Görüntülediğiniz mahkeme kararı kesinleşmiş bir karardır.

T.C. İstanbul Anadolu 8. ASLİYE TİCARET MAHKEMESİ
ESAS NO: 2020/255
KARAR NO: 2020/574
DAVA : Ticari Şirket (Ortaklıktan Çıkma -Şirketin Feshi )
DAVA TARİHİ: 22/07/2020
KARAR TARİHİ : 28/10/2020
Mahkememizde görülmekte olan Ticari Şirket (Ortaklıktan Çıkma -Şirketin Feshi )davasının yapılan açık yargılaması sonunda,
GEREĞİ DÜŞÜNÜLDÜ :
İDDİA : Davacı vekili dava dilekçesinde özetle; müvekkili ile diğer davalı —- davalı şirkette %50’şer oranda pay sahibi ve aynı zamanda münferit imza ile temsil yetkisine haiz ortaklar olduklarını, davalı ——— zararına olacak şekilde yetkileri kendi menfaatine kullandığını, müvekkilinin mali haklarını ihlal ettiğini, şirketi kötü yöneterek ortaklığa zarar verip şirketin fiilen çalışamaz hale gelmesine neden olduğunu, davalının münferit imza yetkisini kişisel harcamaları için kullanıp şirket adına kredi çekerek kredi borçlarını ödemediğini, bu yüzden şirketin zor durumda kaldığını, müvekkilinin kuaför salonuna sokulmadığını, çalışmasına izin verilmediğini belirterek davalı ortağın şirket ortaklığından çıkarılmasına, bu talebin kabul görmemesi halinde şirketin feshine ve şirket idaresinin müvekkiline tevdi edilmesine karar verilmesini talep ve dava etmiştir.
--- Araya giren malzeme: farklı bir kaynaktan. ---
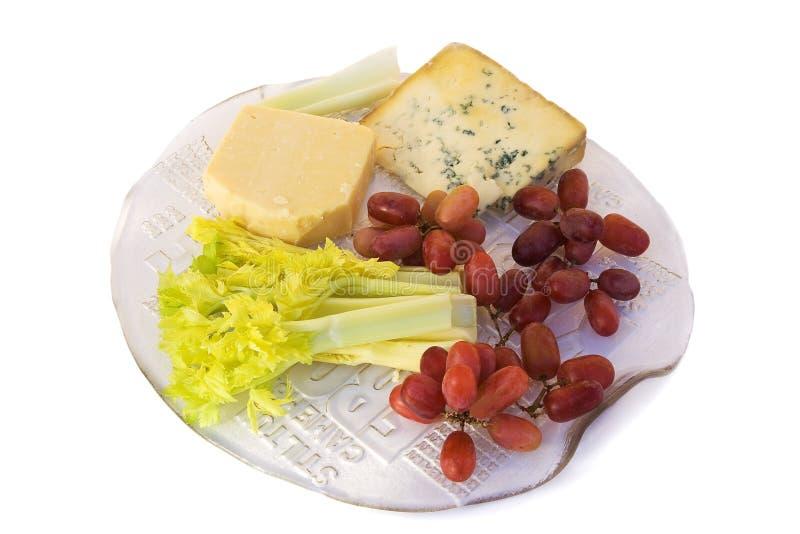 Chesses, céleri et raisins rouges images libres de droits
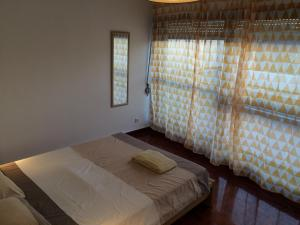 A bed or beds in a room at São Brás Apartment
SAVUNMA: Davalı ———cevap dilekçesinde özetle; müvekkili ile davacı arasındaki ortaklık ilişkisinin——— yılından beri süre geldiğini, davacının ortaklığın mali ve sigorta işlemleri ile ilgilendiğini, müvekkilinin bilgi ve onayı olmaksızın eşini şirkette fiilen çalışıyor gösterdiğini, müvekkilinin ortaklığa dayanan güvenini zedeleyerek yasal olmayan işlemler gerçekleştirdiğini, çalışmadığı halde şirket üzerinden eşine maaş ödemesi yaptığını, şahsi hesabına da maaş ödemesi aktararak haksız kazanç elde ettiğini, müvekkilinin davacının bilgi ve onayı olmaksızın kredi çektiği iddiasının doğru olmadığını, taraflar arasındaki ortaklık ilişkisinde karşılıklı güven ve anlaşma imkanının bulunmadığını, müvekkilinin şirket payını gerçek değerinin ödenmesi karşılığında davacıya devretmeyi istediğini, davacının diğer taleplerinin reddine karar verilmesini savunmuştur.
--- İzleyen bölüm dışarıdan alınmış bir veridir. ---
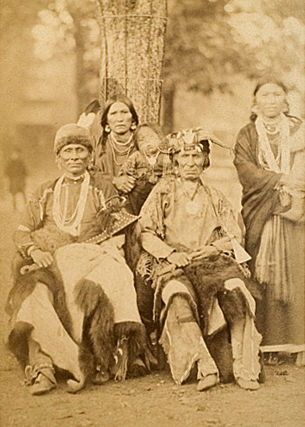 An old photograph of Standing Bear with Yellow Smoke and Wives - Omaha 1883.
Diğer davalıya dava dilekçesi tebliğ edilmiş, cevap dilekçesi sunulmamıştır.
İNCELEME ve GEREKÇE: Dava, hukuki niteliği itibari ile tarafların ortağı olduğu davalı şirketin feshi ile davalı ortağın şirketten çıkarılması istemlerine ilişkindir.
Davacı vekili mahkememize sunduğu ——— tarihli dilekçesi ile davadan feragat ettiklerini bildirmiş, davacı vekilinin vekaletnamesinde yapılan incelemede davadan feragate yetkisi olduğu anlaşılmıştır.
Davalı ————- tarihli dilekçe ile tarafların anlaştığını, feragat nedeniyle yargılama gideri ve vekalet ücreti taleplerinin bulunmadığını bildirdiği görülmüştür.
Davadan feragat davayı sona erdiren taraf işlemlerinden olduğundan davanın bu nedenle reddine karar verilerek aşağıdaki hüküm kurulmuştur.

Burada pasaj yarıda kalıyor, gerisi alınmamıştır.